As Australia confronts the China interference issue, local academics have reported a wave of talk about racism and anti-China bias.

This sort of narrative not only divides the community, but makes intelligent discussion about the real-world issue difficult. It raises the question: is this accusation of racism and hostility a weaponised narrative, like those seen elsewhere in the world?

A weaponised narrative is a type of information attack that “undermines an opponent’s civilisation, identity, and will…by generating confusion, complexity, and political and social schisms [which] confounds response on the part of the defender,” according to the Weaponised Narrative Institute.

In this case, the constant talk of a supposed Australian hostility to China or Chinese people echoes talking points from sources linked to the Chinese Communist Party. While it may just reflect the views of the authoritarian party, information used in this way can be ginned up to damage a targeted nation.

Unlike simple “soft power” that all nations, including Australia, seek to build in order to influence other nations,  weaponised narrative is a form of coercive power, where ideas, fears, perceptions can be directed at a nation, or even a community within a nation.
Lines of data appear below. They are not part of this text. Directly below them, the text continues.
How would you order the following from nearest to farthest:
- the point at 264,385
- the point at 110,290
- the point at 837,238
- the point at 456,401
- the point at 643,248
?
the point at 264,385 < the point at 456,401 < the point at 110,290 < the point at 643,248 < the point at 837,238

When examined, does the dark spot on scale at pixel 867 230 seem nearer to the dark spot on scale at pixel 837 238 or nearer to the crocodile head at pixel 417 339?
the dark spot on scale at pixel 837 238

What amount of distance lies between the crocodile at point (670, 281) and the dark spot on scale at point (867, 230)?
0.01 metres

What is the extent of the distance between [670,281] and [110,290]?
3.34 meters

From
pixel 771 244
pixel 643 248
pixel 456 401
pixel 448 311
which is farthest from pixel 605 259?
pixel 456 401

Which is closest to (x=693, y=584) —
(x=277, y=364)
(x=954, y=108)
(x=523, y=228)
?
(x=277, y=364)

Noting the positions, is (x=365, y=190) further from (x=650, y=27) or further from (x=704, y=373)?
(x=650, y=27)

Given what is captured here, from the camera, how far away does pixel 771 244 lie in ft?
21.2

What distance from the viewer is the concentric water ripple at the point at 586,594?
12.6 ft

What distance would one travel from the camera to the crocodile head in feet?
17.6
While weaponised narratives have arguably existed as long as conflict has, the internet has created new possibilities to amplify and target the message. These narratives online have become all-too-common in recent years.

When high school students in the US rose in rebellion about lax gun laws, they were smeared as “crisis actors” by pro-gun advocates in the US. Even if the claim was not true, it sowed doubt in the public’s mind, shifting the story for long enough to slow its momentum in national affairs.

Likewise, after Britain blamed Russia for the nerve agent poisoning of ex-Russian agent Sergei Skripal and his daughter Yulia, a wave of narratives were unleashed that placed the blame back on Britain, in an effort to confuse the public and fracture the British public’s will to confront Russia.

As the internet matures, the ways of exploiting it to disseminate propaganda do, as well.